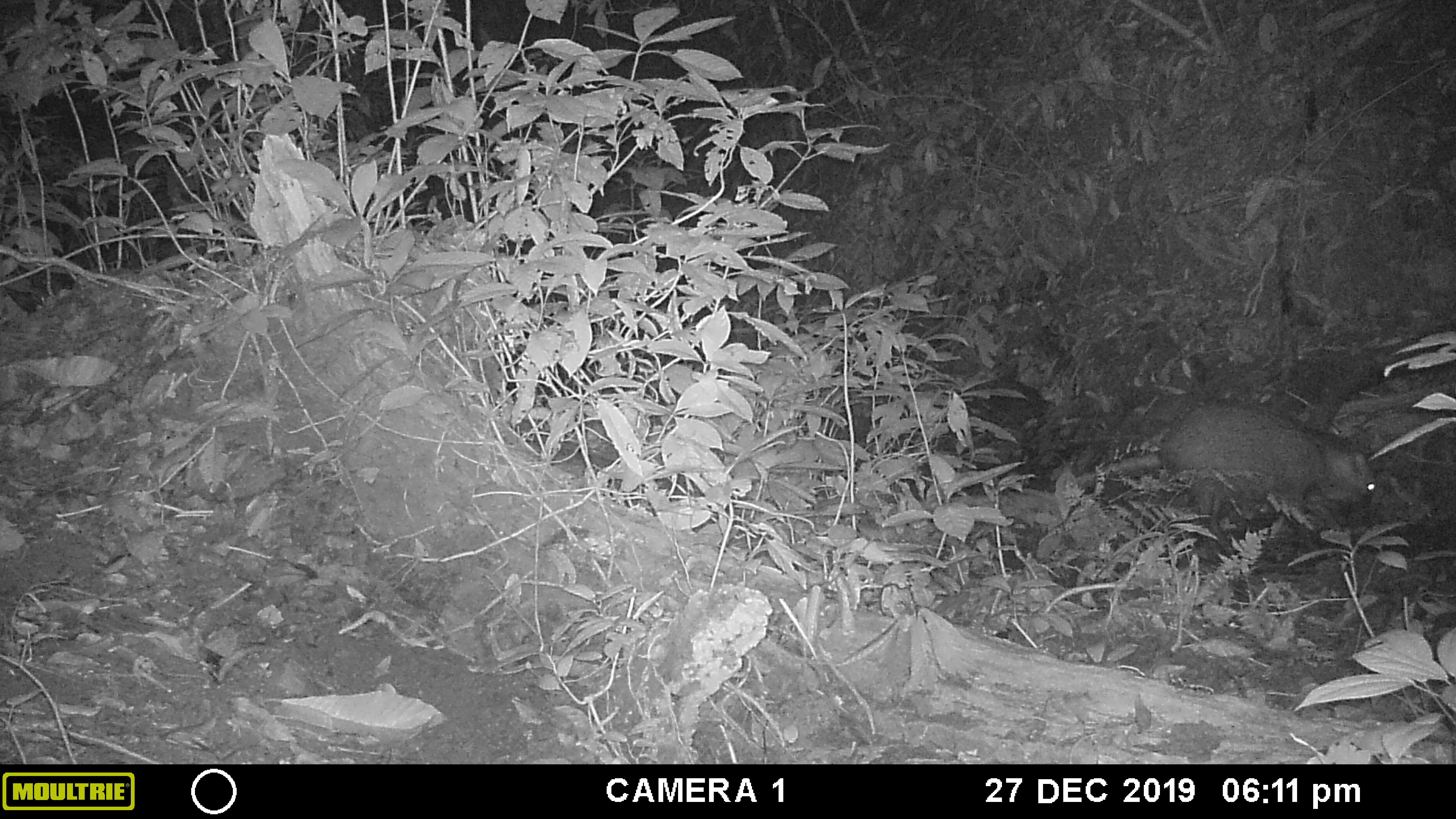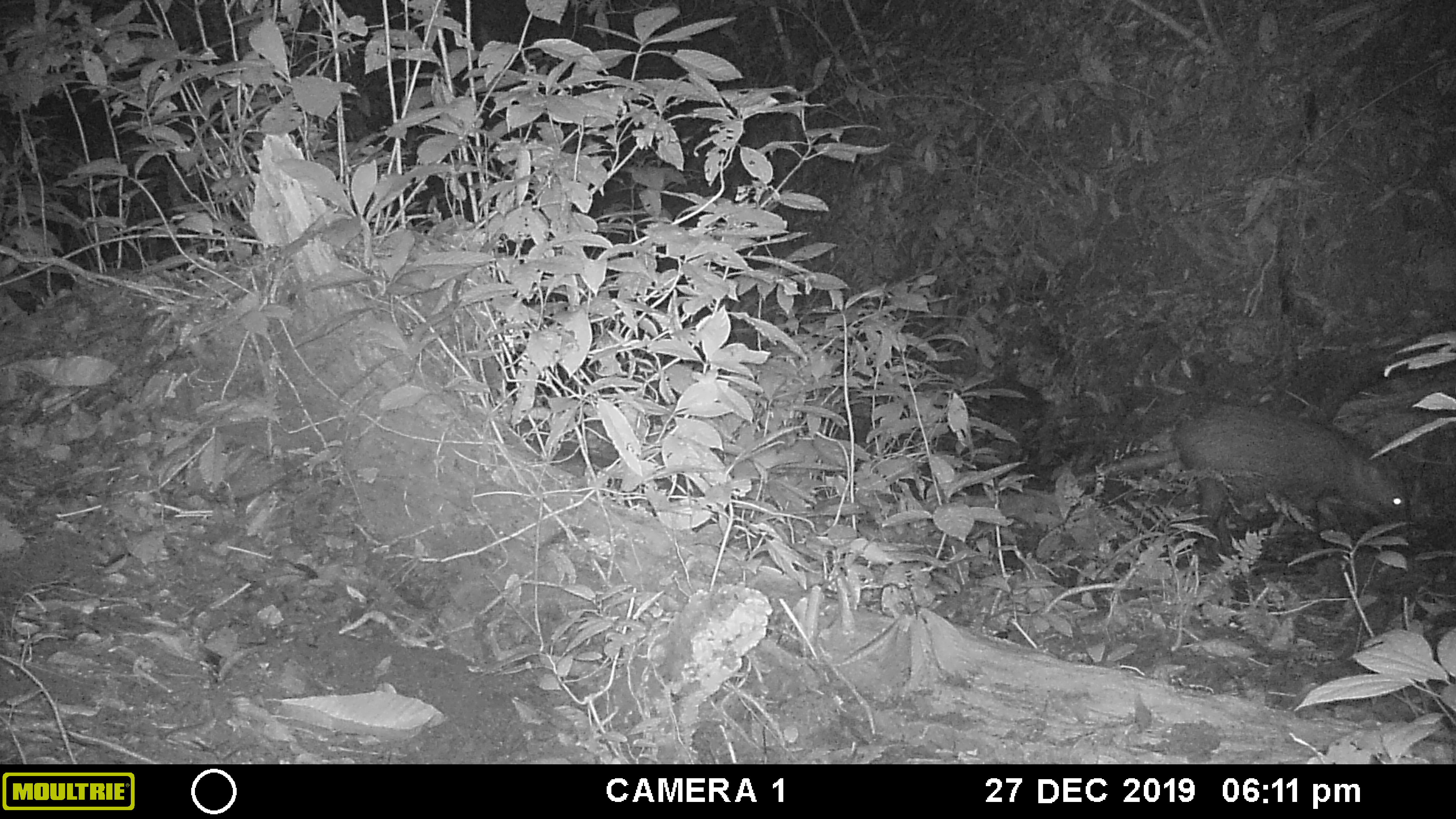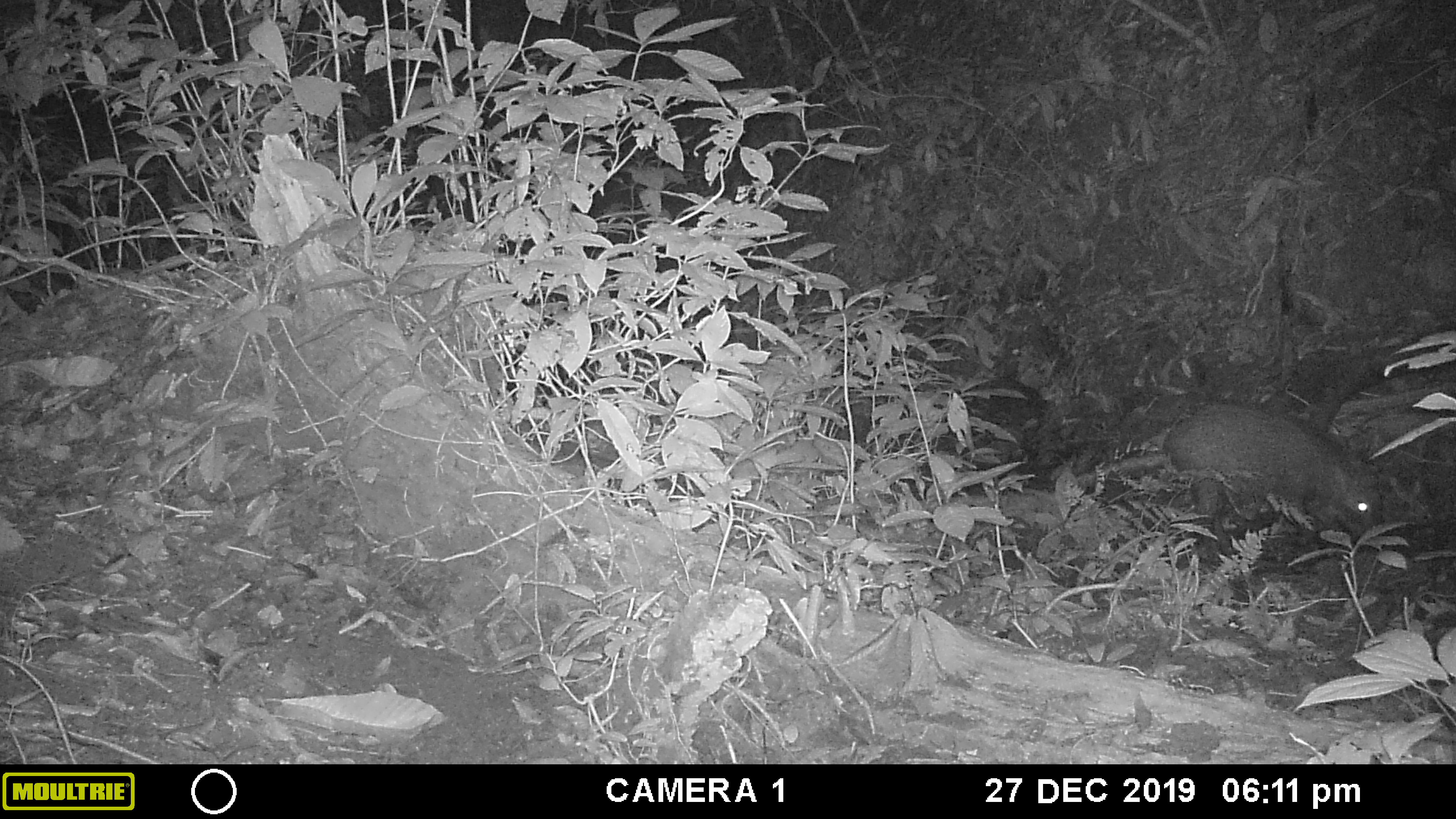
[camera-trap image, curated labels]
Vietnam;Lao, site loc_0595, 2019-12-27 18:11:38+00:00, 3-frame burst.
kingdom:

- _YOUR TASK_
Please copy exactly, and only, the lines running from the one containing "Vietnam;Lao, site loc_0595, 2019-12-27" through the end of the listing.

- _SOLUTION_
Vietnam;Lao, site loc_0595, 2019-12-27 18:11:38+00:00, 3-frame burst.
kingdom:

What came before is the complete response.